Untuk mengekspresikan
kesantunan, diperlukan
strategi kesantunan. Strategi kesantunan menurut Lakoff 1973, ada tiga, yakni a jangan
mengganggu, b berikan pilihan, dan c buatlah pilihan menyenangkan atau bersikaplah ramah.
Teori kesantunan menurut Brown dan Levinson 1978 berfokus pada ’rasionalitas’ dan ’muka’. ’Muka’ terdiri atas dua ’keinginan’ yang berlawanan
yaitu 1 muka positif, mengacu ke citra diri seseorang bahwa segala yang berkaitan dengan dirinya itu patut dihargai jika tidak dihargai, orang yang
bersangkutan dapat kehilangan muka, jadi muka positif ini merupakan representasi keinginan untuk dihargai oleh orang lain, 2 dan muka negatif, citra
diri seseorang yang berkaitan dengan tindakan yang ingin bebas atau tidak ingin dihalangi oleh orang lain kalau dihalangi, orang yang bersangkutan dapat
kehilangan muka, jadi muka negatif ini merupakan representasi keinginan untuk tidak ingin dihalangi oleh orang lain. Menurut teori ini, sebagian besar tindak
tutur selalu mengancam keinginan muka para Pn dan atau Pt, dan bahwa kesantunan terlibat dalam upaya untuk memperbaiki ancaman muka tersebut
Brown dan Levinson, 1987 dalam Yule 1996:102-116; Yassi, 1996:6-8; Eelen, 2001:4-6. Untuk mencapai kesantunan positif maka harus mengacu pada strategi
bertutur dengan cara menonjolkan kedekatan, keakraban, hubungan baik di antara Pn dan Pt. Di sisi lain, untuk mencapai kesantunan negatif harus merujuk ke
strategi bertutur dengan cara menunjukkan adanya jarak sosial diantara Pn dan Pt.

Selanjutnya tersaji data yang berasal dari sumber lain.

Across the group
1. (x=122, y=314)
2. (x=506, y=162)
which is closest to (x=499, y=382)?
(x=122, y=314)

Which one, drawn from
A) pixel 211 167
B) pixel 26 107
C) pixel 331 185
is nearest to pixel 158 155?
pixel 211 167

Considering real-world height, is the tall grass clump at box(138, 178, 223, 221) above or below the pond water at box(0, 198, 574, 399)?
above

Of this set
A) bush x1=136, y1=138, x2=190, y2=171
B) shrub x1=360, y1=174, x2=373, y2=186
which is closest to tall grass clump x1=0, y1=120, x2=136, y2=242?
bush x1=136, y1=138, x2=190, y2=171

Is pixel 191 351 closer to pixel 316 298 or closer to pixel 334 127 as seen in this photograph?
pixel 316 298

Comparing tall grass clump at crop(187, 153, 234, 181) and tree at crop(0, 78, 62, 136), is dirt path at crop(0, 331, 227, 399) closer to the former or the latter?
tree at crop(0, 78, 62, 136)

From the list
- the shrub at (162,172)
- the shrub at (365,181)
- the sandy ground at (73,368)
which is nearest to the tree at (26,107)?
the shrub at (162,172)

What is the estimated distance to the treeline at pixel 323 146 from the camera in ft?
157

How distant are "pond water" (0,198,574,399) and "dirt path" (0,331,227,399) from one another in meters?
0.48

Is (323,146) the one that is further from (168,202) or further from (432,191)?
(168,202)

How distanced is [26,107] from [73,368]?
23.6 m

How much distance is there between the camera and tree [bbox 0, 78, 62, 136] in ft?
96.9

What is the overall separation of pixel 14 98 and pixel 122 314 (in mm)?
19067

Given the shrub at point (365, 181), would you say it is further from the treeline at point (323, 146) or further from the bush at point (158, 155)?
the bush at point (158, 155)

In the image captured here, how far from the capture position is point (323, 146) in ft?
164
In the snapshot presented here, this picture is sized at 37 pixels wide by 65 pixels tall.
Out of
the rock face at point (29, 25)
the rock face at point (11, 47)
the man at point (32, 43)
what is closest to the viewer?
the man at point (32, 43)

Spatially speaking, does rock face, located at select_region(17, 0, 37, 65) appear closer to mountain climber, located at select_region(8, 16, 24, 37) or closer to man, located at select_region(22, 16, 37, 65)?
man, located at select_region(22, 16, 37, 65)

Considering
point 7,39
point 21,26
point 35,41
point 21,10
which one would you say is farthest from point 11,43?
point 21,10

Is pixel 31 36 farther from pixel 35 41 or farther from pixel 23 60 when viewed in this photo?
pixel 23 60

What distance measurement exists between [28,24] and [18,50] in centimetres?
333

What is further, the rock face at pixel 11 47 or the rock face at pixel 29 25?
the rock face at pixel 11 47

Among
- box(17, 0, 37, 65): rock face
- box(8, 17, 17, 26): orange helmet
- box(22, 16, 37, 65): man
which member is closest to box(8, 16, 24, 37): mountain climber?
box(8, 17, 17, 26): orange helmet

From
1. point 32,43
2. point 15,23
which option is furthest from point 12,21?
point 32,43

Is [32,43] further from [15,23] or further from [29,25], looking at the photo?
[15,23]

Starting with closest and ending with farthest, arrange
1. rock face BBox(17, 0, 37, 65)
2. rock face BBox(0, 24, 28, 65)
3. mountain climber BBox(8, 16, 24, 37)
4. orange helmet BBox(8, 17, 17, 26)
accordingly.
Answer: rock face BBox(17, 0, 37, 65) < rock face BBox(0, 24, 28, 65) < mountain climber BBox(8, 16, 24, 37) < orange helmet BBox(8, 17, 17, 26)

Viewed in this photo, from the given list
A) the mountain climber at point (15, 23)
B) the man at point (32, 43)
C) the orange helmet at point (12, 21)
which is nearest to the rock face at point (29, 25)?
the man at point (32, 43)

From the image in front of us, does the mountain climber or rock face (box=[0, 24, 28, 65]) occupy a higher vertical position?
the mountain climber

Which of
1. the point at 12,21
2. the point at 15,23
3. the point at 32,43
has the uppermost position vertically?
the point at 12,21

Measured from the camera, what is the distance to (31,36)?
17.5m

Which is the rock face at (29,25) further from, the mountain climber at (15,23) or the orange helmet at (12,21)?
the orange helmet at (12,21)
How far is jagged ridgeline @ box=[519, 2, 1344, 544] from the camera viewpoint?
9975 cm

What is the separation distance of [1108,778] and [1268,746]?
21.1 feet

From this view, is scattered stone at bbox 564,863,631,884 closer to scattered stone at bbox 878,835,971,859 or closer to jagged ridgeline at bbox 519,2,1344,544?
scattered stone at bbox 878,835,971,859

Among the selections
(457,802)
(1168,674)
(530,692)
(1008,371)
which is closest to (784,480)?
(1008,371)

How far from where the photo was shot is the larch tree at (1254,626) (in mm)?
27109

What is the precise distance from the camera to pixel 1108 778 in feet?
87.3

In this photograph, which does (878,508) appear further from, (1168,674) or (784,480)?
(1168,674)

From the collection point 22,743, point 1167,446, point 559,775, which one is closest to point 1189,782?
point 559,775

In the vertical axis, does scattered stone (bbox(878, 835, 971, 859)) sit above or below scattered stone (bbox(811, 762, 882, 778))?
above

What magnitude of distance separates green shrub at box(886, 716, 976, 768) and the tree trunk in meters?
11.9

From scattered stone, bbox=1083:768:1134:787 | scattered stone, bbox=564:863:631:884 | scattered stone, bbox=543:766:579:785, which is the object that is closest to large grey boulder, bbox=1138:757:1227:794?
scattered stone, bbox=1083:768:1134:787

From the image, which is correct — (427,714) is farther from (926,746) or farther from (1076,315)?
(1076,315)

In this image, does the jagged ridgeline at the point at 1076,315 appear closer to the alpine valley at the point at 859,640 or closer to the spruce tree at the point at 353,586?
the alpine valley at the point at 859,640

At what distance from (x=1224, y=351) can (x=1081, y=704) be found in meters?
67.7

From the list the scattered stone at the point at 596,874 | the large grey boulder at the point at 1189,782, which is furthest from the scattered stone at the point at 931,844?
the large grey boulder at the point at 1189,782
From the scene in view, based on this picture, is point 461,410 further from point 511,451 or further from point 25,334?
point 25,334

Sementara itu, Sachiko Ide 1989:230, seorang ahli sosiolinguistik dari
jepang, mengemukakan bahwa kaidah kesantunan erat kaitannya dengan kaidah gramatikal seperti kopula, verba, nomina, ajektiva, dan adverbia. Sachiko Ide
juga menuturkan bahwa seorang Pn harus memilih bentuk tuturan yang santun atau tidak santun, tidak ada tuturan yang netral. Oleh karena itu santun bersifat
absolut, tidak berkaitan dengan kehendak bebas Pn karena secara langsung memperlihatkan karakteristik struktur sosial Pn dan pendengar. Bentuk honorifik
kesantunan dalam bahasa disatukan dengan pandangan kesantunan dalam konvensi masyarakat, yakni i bersikap santun kepada orang yang posisi
sosialnya lebih tinggi, ii bersikap santun kepada orang yang memiliki kekuasaan, iii bersikap santun kepada orang yang lebih tua, dan iv bersikap
santun dalam lingkungan formal yang ditentukan oleh faktor-faktor partisipan, kesempatan, atau topik.
Menyimak pendapat para ahli tersebut di atas tentang kesantunan, maka ada dua hal yang menjadi titik pikirannya, yakni: bahasa teks dipengaruhi oleh
konteks, konteks mempengaruhi bahasa atau teks. Hal tersebut dikuatkan oleh Gunarwan 1999:52 yang menyatakan bahwa di dalam setiap tuturan selalu ada
tambahan makna. Tambahan keterangan yang tidak diujarkan oleh Pn-nya itu tertangkap juga oleh pendengar sebagai Pt-nya. Makna ekstra atau makna
tambahan itu tidaklah timbul karena penerapan kaidah sintaktis atau kaidah semantis, tetapi karena penerapan kaidah atau prinsip percakapan. Prinsip itu oleh
Grice dinamakan prinsip kerjasama atau cooperative principle. Kesantunan pada umumnya berkaitan dengan hubungan antara dua
partisipan yang dapat kita sebut dengan diri sendiri dan orang lain Tarigan 1990:82. Dalam percakapan, diri sendiri biasanya dikenal sebagai pembicara dan
orang lain sebagai penyimak, tetapi para pembicara juga memperlihatkan kesopan- santunan kepada kelompok ketiga, yang mungkin hadir atau tidak dalam
situasi ujar tersebut. Hal itu juga ditegaskan oleh Wijana 1996:65 bahwa prinsip kesopanan itu berhubungan dengan dua peserta percakapan, yakni diri sendiri
self dan orang lain other. Diri sendiri adalah Pn, dan orang lain adalah Pt dan orang ketiga yang dibicarakan Pn dan Pt.